- Title card
- Directed by: N. Pandian
- Produced by: Ashok Samraj
- Starring: Arunkumar; Manthra; Prakash Raj;
- Cinematography: Ganesh Ram
- Edited by: Lancy-Mohan
- Music by: Vidyasagar
- Production company: Kasthuri Film International
- Release date: 9 September 1996;
- Country: India
- Language: Tamil

= Priyam (1996 film) =

Priyam is a 1996 Indian Tamil-language romantic action film directed by N. Pandian and produced by Kasthuri Film International. The film stars Arun Vijay (credited as Arunkumar) alongside Manthra, while Prakash Raj plays a supporting role. It was released on 9 September 1996.

== Soundtrack ==
The soundtrack was composed by Vidyasagar. Lyricists Vairamuthu and ilakkiyan.

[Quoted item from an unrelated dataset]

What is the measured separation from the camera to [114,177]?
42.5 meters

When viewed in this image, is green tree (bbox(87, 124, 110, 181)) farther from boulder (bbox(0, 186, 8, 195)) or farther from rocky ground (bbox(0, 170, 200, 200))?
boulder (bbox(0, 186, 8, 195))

| number | Song | Lyricist | Singers |
|---|---|---|---|
| 1. | "Adaam Evaal" | Vairamuthu | Mano, Devie Neithiyar |
| 2. | "Dilruba Dilruba" | Vairamuthu | Gopal Rao, Anuradha Sriram |
| 3. | "Kadhal Valai" | Ilakkiyan | Gopal Rao, Sindhu |
| 4. | "Oru Kelvi" | Vairamuthu | P. Unnikrishnan, Sujatha |
| 5. | "Thulli Varum" | Vairamuthu | Mano, Swarnalatha |
| 6. | "Udaiyatha Vennila" | Vairamuthu | Hariharan, K. S. Chithra |

== Reception ==
The film was a moderate hit at the box office. R. P. R. of Kalki praised the music, cinematography and Prakash Raj's acting and added the film's first fifteen minutes feels dragged but the pace picks up after the arrival of Prakash Raj. D. S. Ramanujam of The Hindu wrote, "Arun Kumar and newcomer Manthra make a pleasing pair, romancing without any inhibition, Ganeshram's camera making the best use of the seashore fort and its ramparts in the song and dance portions. Prakashraj displays a lot of dash in his approach, the wolf in sheep's clothing effect being brought about without much sweat".